▸ Supplied data:
** START **
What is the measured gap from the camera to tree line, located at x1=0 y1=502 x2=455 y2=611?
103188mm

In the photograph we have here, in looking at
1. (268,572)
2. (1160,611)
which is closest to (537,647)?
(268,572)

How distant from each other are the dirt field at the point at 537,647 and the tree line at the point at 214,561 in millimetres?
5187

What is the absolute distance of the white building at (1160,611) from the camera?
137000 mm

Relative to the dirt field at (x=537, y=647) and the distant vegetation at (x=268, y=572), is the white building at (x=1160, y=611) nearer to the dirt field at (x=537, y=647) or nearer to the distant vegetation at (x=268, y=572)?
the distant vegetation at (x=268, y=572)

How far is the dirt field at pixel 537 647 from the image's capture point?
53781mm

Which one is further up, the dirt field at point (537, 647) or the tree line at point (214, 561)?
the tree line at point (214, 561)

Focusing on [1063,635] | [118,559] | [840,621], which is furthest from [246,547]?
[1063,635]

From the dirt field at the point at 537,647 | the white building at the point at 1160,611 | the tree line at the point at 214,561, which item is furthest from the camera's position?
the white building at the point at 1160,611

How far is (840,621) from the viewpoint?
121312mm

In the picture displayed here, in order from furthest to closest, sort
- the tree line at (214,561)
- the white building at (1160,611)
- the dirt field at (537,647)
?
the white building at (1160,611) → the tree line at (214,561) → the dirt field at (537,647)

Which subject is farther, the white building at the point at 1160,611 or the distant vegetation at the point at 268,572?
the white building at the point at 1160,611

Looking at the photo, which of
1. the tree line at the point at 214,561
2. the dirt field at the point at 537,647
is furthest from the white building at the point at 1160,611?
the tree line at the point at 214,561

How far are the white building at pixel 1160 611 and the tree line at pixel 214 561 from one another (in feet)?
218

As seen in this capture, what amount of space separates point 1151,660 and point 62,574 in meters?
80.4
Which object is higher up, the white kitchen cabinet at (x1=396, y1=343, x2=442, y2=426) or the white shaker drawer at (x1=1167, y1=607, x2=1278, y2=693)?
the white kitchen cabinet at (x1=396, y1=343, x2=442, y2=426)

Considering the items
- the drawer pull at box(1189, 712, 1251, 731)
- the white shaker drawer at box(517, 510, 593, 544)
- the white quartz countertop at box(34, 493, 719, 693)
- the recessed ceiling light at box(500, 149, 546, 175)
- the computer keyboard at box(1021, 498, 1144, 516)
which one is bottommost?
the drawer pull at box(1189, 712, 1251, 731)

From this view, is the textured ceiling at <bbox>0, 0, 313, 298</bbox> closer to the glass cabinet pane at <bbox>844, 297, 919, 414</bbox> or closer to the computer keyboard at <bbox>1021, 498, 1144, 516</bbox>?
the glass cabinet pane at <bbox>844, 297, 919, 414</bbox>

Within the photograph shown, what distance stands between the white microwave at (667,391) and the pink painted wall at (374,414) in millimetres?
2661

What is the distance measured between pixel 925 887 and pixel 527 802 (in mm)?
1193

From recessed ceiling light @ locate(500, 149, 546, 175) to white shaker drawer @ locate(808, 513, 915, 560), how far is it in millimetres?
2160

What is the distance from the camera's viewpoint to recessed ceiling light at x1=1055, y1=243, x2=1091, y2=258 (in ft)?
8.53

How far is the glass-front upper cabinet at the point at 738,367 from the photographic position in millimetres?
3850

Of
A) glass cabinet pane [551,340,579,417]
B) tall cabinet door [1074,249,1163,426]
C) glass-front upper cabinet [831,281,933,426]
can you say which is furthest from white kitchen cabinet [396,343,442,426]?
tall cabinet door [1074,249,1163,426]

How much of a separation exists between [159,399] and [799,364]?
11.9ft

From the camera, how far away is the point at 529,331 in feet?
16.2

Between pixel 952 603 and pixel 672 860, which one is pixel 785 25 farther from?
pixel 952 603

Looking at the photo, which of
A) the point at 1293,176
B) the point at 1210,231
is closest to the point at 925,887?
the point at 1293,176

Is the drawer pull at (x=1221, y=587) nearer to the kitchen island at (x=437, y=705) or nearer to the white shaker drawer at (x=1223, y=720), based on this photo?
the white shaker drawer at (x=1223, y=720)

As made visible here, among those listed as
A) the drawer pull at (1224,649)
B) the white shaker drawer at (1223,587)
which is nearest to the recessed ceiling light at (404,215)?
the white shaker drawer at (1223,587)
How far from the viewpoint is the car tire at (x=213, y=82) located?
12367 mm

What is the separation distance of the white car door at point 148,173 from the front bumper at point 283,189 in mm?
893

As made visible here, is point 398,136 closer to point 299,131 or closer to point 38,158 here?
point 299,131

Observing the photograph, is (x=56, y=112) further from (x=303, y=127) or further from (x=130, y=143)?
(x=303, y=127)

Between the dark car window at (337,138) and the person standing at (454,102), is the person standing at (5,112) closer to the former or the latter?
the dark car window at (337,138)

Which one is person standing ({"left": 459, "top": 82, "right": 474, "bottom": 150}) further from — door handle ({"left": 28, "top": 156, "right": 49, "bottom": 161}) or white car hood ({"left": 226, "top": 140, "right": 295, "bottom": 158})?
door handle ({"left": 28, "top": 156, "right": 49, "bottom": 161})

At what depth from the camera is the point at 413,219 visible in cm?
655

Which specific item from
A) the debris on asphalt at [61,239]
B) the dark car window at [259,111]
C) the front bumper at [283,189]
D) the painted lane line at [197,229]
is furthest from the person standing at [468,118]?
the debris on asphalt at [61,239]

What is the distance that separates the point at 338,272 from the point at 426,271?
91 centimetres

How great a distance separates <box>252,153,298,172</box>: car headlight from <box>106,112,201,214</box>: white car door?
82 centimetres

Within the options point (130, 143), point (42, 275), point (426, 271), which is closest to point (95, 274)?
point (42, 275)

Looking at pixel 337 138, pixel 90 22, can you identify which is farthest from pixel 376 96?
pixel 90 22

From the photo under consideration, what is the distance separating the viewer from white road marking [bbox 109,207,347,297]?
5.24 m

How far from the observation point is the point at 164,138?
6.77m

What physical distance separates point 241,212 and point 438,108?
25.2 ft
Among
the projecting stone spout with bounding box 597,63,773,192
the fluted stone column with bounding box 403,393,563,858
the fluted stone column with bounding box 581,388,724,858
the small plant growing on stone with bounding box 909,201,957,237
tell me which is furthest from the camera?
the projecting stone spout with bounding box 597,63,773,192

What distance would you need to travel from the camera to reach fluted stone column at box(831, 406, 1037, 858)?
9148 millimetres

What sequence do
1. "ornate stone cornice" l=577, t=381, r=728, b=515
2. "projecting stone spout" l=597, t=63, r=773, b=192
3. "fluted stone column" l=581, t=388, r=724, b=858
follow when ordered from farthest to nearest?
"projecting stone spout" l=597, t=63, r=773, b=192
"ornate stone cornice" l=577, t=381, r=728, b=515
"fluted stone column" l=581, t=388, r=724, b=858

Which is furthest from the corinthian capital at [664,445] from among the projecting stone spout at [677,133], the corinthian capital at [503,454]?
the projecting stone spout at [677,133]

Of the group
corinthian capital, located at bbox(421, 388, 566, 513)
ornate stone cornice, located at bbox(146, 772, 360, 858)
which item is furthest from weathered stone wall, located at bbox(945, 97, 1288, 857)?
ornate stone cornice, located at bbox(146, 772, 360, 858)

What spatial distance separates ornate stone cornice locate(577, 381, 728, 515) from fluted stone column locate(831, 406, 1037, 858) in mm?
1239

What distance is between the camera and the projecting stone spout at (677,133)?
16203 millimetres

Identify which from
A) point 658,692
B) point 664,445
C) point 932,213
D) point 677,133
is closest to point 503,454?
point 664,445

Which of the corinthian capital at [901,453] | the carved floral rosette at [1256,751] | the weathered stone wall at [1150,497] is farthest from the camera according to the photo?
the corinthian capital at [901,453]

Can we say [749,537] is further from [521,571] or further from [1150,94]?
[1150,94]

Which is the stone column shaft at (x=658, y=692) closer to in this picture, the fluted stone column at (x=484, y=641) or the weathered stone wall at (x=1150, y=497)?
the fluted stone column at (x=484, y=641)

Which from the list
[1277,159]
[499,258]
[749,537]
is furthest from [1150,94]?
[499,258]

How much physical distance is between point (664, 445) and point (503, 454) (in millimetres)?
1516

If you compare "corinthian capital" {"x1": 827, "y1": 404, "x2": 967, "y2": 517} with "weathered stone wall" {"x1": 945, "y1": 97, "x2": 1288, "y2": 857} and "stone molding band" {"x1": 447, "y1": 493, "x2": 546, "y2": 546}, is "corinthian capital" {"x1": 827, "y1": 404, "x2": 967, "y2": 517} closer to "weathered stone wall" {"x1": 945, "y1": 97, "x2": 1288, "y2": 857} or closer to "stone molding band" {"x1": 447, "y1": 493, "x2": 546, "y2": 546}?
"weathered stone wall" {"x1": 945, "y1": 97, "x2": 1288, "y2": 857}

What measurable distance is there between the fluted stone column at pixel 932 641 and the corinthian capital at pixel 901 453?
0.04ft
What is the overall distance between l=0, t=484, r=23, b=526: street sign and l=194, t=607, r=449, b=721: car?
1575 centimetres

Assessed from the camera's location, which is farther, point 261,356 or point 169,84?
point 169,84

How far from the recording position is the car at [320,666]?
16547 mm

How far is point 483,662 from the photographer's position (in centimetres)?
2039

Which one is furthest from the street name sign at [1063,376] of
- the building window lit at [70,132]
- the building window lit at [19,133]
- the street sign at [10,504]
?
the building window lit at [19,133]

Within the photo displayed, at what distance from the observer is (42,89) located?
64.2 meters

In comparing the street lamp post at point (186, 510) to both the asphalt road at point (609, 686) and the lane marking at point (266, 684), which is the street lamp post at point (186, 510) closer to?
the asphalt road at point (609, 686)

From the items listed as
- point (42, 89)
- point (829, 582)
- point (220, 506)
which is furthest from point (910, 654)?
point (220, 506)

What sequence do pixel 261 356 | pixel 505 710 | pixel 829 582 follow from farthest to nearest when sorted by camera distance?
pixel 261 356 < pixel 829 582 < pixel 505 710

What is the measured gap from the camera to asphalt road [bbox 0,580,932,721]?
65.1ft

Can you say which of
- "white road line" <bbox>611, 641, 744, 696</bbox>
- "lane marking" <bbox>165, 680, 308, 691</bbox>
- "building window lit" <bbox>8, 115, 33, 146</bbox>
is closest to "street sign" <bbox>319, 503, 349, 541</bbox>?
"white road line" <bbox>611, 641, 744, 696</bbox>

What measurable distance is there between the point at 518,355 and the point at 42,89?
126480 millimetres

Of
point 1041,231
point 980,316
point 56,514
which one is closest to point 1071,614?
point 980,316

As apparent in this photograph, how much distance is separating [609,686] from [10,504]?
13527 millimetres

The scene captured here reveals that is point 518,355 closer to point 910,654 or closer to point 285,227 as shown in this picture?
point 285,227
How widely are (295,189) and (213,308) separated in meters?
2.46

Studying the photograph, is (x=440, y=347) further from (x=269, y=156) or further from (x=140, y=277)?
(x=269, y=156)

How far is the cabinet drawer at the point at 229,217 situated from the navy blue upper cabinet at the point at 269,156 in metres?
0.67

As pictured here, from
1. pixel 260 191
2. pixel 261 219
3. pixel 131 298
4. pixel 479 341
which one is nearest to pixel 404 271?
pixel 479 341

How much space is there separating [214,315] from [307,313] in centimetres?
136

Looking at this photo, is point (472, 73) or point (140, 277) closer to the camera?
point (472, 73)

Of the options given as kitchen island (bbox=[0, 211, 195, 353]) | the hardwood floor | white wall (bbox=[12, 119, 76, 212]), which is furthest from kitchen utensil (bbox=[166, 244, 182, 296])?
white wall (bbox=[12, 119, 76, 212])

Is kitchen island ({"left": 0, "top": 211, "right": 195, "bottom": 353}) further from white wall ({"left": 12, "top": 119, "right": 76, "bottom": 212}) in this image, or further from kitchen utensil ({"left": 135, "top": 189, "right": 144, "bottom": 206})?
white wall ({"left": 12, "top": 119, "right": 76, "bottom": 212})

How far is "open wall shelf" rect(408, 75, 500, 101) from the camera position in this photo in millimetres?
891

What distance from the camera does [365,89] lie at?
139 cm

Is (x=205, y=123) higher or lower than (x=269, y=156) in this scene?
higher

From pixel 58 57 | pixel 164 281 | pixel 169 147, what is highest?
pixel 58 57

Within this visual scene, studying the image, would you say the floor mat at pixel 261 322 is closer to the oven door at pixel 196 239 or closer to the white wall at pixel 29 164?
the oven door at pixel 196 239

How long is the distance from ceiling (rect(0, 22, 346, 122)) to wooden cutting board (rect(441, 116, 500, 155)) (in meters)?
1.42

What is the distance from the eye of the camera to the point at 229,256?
** END **
▸ Given problem: Return the lines of the listing from the line with "What distance would" to the line with "9148 millimetres", both included, copied exactly.

▸ Worked solution:
What distance would you need to travel from the camera to reach fluted stone column at box(831, 406, 1037, 858)?
9148 millimetres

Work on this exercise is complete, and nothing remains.